During COVID-19, universities and makerspaces in communities across the country sprang into action to address shortages of personal protective equipment for health care workers. Even faculty and students at the University of Arizona College of Engineering got involved. Hannah Budinoff and Mohammed Shafae, assistant professors in the Department of Systems and Industrial Engineering, recently set out to better understand these efforts and derive lessons to improve future preparedness. To do so, they surveyed 145 informal community-driven PPE 3D-printing manufacturing efforts in the United States, most run by volunteers and occurring in March and April of 2020. They published their results in the Journal of Manufacturing Systems.
Q: Did the majority of the spaces you surveyed have experience producing PPE, or were they producing it for the first time? What were some of the factors that differentiated successful efforts from less successful ones?
Budinoff: These spaces had generally not been used to produce PPE before the pandemic. Under normal circumstances, PPE is mass produced in large factories with tight standards for quality assurance. Makerspace and university staff saw that members of their community needed PPE, so they quickly figured out what designs to make, and started producing 3D printed PPE using their own equipment.
The efforts that produced the most PPE figured out several interesting ways to scale up production quickly. Because 3D printing can be relatively slow, one of the most effective ways to do this was to use dozens of 3D printers at once. Others used optimized PPE designs that took much less time to print. Another factor that helped efforts be successful was partnering with other organizations – like state government agencies, other makerspaces, or local companies – to help with obtaining supplies and distributing PPE to those who needed it.
Q: What spaces were producing PPE, and how much were they producing?
Shafae: Of the efforts we surveyed, 73% were at universities, 21% makerspaces, and 6% local libraries. They were located throughout the United States, in major cities such as New York and Los Angeles, as well as smaller cities such as Portsmouth, NH and San Angelo, TX.
Face shields were the dominant form of PPE being produced: 81% of spaces produced face shields, while 7% only produced masks, 10% produced both masks and shields, and 2% produced other products such as ear savers, clips for powered air purifying respirators, ventilator moisture traps and splitters for ventilators. We think face shields were the most popular because they have a simpler design and regulatory requirements. Based on the average reported production rates, we estimate that the efforts we identified produced over 100,000 units of PPE in total.
Q: Was there anything that particularly surprised you about your research?
Budinoff: I was impressed that people were able to mobilize these production efforts in just a few days, and some even went from idea to mass production in a single day. This is especially impressive considering most efforts improved their design based on user feedback several times. I was also surprised how much variation there was in the amount of PPE different efforts produced, ranging from eight units per day to 1000 units per day.

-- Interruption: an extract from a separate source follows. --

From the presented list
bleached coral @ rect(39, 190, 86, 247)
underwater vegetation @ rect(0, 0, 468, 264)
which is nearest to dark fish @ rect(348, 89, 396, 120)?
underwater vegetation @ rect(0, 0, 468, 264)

Despite the wide range of production rates achieved, 99% of our respondents reported that their efforts were successful. My impression was that people involved were happy to contribute their time and energy if they could help even a few people during the crisis.
Q: How much variation did you see between the approaches of different locations?

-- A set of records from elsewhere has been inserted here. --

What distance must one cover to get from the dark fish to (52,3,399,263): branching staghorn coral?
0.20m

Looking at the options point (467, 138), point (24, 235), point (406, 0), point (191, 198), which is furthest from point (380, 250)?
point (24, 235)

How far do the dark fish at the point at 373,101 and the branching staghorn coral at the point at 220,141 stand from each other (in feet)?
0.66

Shafae: The size and organization of some these informal, volunteer-based approaches were a little bit surprising. Individual efforts involved anywhere from one person to 400 people, with very large efforts not uncommon: Four respondents reported they had more than 100 individuals involved. The number of printers used simultaneously ranged from fewer than six up to approximately 1,000.
Larger efforts followed a spoke-hub production model. In this approach, a university or a makerspace acted as a centralized production center. This space distributed instructions to volunteers who owned their own 3D printers, then collected the finished parts.

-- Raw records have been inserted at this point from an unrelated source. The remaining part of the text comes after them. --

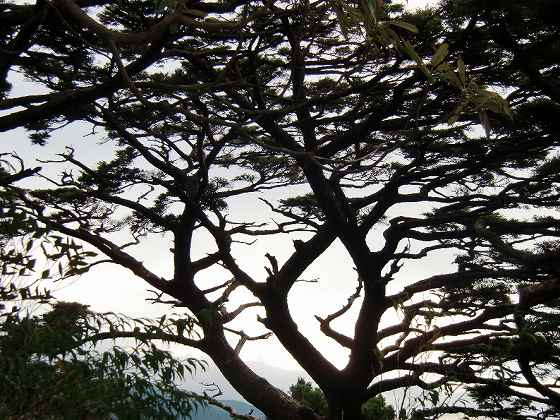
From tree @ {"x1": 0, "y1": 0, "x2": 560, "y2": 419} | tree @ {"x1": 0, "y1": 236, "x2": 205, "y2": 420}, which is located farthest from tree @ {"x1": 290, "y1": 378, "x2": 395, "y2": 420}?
tree @ {"x1": 0, "y1": 236, "x2": 205, "y2": 420}

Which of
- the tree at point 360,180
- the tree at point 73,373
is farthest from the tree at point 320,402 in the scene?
the tree at point 73,373

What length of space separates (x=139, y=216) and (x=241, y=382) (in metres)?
2.49

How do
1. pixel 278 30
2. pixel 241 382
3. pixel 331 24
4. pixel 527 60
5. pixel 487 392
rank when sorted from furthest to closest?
pixel 241 382 < pixel 487 392 < pixel 331 24 < pixel 278 30 < pixel 527 60

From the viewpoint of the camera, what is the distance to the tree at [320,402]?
852 cm

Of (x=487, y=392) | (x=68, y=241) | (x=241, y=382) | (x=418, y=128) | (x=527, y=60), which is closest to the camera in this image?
(x=68, y=241)

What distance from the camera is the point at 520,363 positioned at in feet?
20.0

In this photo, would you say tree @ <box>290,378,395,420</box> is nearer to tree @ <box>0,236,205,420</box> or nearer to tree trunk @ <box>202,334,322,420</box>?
tree trunk @ <box>202,334,322,420</box>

We identified 13 such efforts where 19 or more printers were used simultaneously. Three efforts used more than 30 printers in a centralized location.
Q: What are some of the biggest lessons learned or changes that could be made to makerspaces and universities that could allow them to better handle a future crisis?
Shafae: While we observed short lead times for 3D printing efforts, with only a few days between project initiation and production, there were limitations such as high scrap rates, the need for frequent manual intervention, issues with part quality, and high cost per unit.
To address this, we should have plans in place to consider multiple manufacturing methods in future. Additive manufacturing can meet an immediate need, followed by more efficient but still short-term production like using aluminum molds, before resuming traditional mass manufacturing.
Another interesting observation from our survey responses was that differences such as printer models, material sources, and volunteer experience levels produced parts with widely varying quality. To improve our future crisis-driven community responses, we need to focus on ways to maximize product quality. For example, online repositories hosted by NIH, NIST or America Makes could illustrate the production of popular PPE designs and recommend detailed process parameters and quality control advice for each specific design, material and printer type.